Voilà qui nous édifie sur l’œuvre que les Anglais ont accomplie dans l’Inde : elle plaide hautement en faveur des ouvriers. Quant à ces ouvriers eux-mêmes, je n’ai qu’à reproduire les témoignages de ceux qui les ont vus à l’œuvre. Je citerai d’abord les témoignages d’Anglais. Ces témoignages, on pourrait être tenté de les contester. Mais on n’y songe plus quand on regarde de qui ils émanent et quelle unanimité ils présentent.

« Des observateurs compétens, a écrit sir Richard Temple[2], qui a occupé dans l’Inde de très hautes fonctions, ont estimé que les fonctionnaires du service civil représentent en Orient d’excellens types anglais parmi les meilleurs. Un prélat de la haute église, connaissant aussi bien l’Occident que l’Orient, m’a déclaré n’avoir jamais connu une classe d’hommes supérieure. »

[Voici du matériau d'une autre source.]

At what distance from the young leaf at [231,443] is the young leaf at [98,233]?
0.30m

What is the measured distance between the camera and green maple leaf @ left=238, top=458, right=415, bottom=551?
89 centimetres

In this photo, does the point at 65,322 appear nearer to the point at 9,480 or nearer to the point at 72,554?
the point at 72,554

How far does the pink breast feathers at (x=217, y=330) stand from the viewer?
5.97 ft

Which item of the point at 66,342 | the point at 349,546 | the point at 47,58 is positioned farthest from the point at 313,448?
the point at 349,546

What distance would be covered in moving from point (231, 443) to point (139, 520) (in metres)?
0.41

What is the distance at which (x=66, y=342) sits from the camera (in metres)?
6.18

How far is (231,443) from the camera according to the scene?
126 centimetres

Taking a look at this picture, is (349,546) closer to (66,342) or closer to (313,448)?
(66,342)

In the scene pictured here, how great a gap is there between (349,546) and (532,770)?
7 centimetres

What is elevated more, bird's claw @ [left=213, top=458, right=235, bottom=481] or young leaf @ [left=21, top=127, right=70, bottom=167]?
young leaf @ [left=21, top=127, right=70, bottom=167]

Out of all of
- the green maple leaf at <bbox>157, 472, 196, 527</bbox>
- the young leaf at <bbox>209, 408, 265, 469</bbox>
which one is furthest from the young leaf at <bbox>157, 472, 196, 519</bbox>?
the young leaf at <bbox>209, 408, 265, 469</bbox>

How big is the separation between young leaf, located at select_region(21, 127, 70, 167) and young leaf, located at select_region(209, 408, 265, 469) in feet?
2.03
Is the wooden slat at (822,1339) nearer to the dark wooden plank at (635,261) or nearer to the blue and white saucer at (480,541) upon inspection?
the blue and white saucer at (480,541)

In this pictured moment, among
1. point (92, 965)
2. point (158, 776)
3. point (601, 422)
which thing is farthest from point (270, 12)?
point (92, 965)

Sir John Strachey[3], qui a fait preuve dans ses travaux d’une rare indépendance d’esprit, dit que les Indiens, sans aimer la domination et l’administration anglaises, les préfèrent sans hésiter à celles de leurs compatriotes.

« Comme vice-roi, m’écrivait un des derniers gouverneurs-généraux, le très regretté lord Lytton, j’ai, pendant cinq années, été en rapports constans avec toutes les administrations du service civil de l’Inde, et je me suis formé la plus haute opinion de leurs mérites et de leur honnêteté. Sans doute, dans un service aussi vaste que celui de l’Inde britannique, il doit y avoir des degrés divers d’intelligence et de capacité, et il est assuré que le service de l’Inde, comme tous les services publics du monde, renferme quelques membres incompétens. Mais mon impression est que, comparé aux autres, il en renferme exceptionnellement peu, et que sa moyenne est exceptionnellement élevée. »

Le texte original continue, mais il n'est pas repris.